Brano fornito »
──────
Non credo che sia una clausola possibile.
Ma uno o due anni senza avere una a dormire "come compagna" quando c'è la bambina non è una richiesta assurda.
Stante che potresti valutare tu di aspettare di più o trovare Ally prima di te un compagno con cui convivere.
Se funzionasse con la tua ex è un conto, ma con una nuova prima di arrivare a una convivenza stabile un po' di tempo ci vorrebbe.
Altra cosa sarebbe ospitare un'amica sul divano


----------



## lunaiena (11 Dicembre 2014)

Se può interessarti ti posto questo articolo:


"Quando marito e moglie si separano, spesso – ed è naturale – ricostituiscono legami affettivi con altri partner e spesso tali unioni sono motivi di forti tensioni e a volte di difficili fratture da sanare. Ed infatti, il marito o la moglie si oppongono a che i loro figli, semmai già reduci da una recente separazione dei loro genitori, siano coinvolti nella nuova relazione del padre o della madre e non vogliono che i minori frequentino la “fidanzata” o il “fidanzato” di turno, anche se figure stabili e attente alla crescita dei bambini.
Di frequente, infatti, nei verbali di separazione consensuale, i clienti chiedono di inserire una clausola che in qualche modo tuteli il figlio da una frequentazione più o meno affrettata con altre figure che intervengono nella vita degli “ex”.
──────
Dati forniti »
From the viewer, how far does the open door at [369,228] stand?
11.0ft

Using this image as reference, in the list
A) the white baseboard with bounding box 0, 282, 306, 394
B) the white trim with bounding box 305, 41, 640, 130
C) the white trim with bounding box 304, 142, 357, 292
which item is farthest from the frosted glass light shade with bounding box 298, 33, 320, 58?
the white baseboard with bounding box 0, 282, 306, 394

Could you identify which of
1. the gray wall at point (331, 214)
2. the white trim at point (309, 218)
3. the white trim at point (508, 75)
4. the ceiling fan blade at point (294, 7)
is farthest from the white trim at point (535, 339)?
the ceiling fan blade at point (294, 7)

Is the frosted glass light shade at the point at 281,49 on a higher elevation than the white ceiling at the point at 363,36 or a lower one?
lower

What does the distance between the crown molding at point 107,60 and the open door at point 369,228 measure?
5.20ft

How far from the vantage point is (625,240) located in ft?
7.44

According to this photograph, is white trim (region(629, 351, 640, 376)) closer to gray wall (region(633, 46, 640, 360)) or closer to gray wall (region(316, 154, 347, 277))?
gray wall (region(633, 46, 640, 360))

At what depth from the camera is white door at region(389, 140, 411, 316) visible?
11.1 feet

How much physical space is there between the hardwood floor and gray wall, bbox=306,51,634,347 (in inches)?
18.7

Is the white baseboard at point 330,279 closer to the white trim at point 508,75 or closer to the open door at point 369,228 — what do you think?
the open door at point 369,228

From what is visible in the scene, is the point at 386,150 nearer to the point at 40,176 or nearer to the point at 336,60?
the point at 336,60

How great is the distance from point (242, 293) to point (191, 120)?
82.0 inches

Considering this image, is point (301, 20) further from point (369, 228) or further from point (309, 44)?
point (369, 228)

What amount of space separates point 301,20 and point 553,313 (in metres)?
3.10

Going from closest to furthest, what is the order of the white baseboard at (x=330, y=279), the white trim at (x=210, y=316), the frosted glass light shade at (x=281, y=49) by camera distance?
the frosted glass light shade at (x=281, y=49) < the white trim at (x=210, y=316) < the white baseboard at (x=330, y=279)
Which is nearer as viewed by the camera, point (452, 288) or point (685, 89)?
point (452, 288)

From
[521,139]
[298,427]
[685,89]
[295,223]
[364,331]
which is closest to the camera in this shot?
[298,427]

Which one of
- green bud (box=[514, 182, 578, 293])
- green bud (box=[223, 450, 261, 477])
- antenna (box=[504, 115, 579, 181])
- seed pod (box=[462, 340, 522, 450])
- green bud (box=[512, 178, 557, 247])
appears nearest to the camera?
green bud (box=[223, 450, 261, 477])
──────
Compito da svolgere » Puoi ricopiare fedelmente dalla discussione sui figli dopo la separazione il tratto che va da "Non credo che" fino a "(11 Dicembre 2014)" incluso?

Risposta »
Non credo che sia una clausola possibile.
Ma uno o due anni senza avere una a dormire "come compagna" quando c'è la bambina non è una richiesta assurda.
Stante che potresti valutare tu di aspettare di più o trovare Ally prima di te un compagno con cui convivere.
Se funzionasse con la tua ex è un conto, ma con una nuova prima di arrivare a una convivenza stabile un po' di tempo ci vorrebbe.
Altra cosa sarebbe ospitare un'amica sul divano


----------



## lunaiena (11 Dicembre 2014)